_Stated exercise_
In everything from the line containing "Out of the options" down to the end of the rows, substitute "moorland field" for "heathland field" and give those lines again with nothing else changed.

_Excerpted data_

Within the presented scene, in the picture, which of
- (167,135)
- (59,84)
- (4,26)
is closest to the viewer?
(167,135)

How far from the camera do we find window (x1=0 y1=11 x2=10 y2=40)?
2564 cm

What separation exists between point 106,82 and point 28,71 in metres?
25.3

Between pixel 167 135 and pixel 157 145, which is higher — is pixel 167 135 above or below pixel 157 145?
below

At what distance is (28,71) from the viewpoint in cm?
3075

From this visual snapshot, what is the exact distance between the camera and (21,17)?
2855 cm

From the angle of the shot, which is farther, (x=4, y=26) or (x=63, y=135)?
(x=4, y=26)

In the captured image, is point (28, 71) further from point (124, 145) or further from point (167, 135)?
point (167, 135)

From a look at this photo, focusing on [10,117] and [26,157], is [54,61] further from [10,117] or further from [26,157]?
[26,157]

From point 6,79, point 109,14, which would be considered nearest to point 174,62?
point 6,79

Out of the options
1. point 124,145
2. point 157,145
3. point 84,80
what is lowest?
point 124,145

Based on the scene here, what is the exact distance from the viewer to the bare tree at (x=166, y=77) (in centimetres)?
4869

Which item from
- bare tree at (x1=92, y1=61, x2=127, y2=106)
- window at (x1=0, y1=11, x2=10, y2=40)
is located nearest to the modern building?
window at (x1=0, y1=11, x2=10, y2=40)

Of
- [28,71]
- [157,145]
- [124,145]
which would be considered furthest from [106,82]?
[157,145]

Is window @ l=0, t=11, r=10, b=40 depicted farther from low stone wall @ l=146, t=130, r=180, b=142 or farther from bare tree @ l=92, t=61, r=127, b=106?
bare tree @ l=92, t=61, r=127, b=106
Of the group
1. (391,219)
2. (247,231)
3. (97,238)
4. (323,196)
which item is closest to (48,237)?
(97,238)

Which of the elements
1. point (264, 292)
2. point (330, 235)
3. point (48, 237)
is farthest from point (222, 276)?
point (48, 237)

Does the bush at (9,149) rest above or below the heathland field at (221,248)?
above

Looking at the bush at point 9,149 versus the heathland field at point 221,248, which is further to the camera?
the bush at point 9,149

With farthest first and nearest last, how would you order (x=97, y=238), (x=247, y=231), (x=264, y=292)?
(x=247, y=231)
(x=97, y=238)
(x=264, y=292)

_Output of the exercise_
Out of the options
1. point 124,145
2. point 157,145
3. point 84,80
what is lowest?
point 124,145

Based on the scene here, what is the exact distance from the viewer to the bare tree at (x=166, y=77) (in centimetres)?
4869

Which item from
- bare tree at (x1=92, y1=61, x2=127, y2=106)
- window at (x1=0, y1=11, x2=10, y2=40)
is located nearest to the modern building?
window at (x1=0, y1=11, x2=10, y2=40)

Of
- [28,71]
- [157,145]
- [124,145]
which would be considered furthest from [106,82]?
[157,145]

Is window @ l=0, t=11, r=10, b=40 depicted farther from low stone wall @ l=146, t=130, r=180, b=142 or farther from bare tree @ l=92, t=61, r=127, b=106?
bare tree @ l=92, t=61, r=127, b=106
Of the group
1. (391,219)
2. (247,231)
3. (97,238)
4. (323,196)
which item is closest to (48,237)?
(97,238)

Which of the elements
1. point (264, 292)
2. point (330, 235)
3. point (48, 237)
is farthest from point (222, 276)?
point (48, 237)

Does the bush at (9,149) rest above or below the moorland field at (221,248)?
above

Looking at the bush at point 9,149 versus the moorland field at point 221,248, which is further to the camera?
the bush at point 9,149

With farthest first and nearest last, how would you order (x=97, y=238), (x=247, y=231), (x=264, y=292)?
(x=247, y=231)
(x=97, y=238)
(x=264, y=292)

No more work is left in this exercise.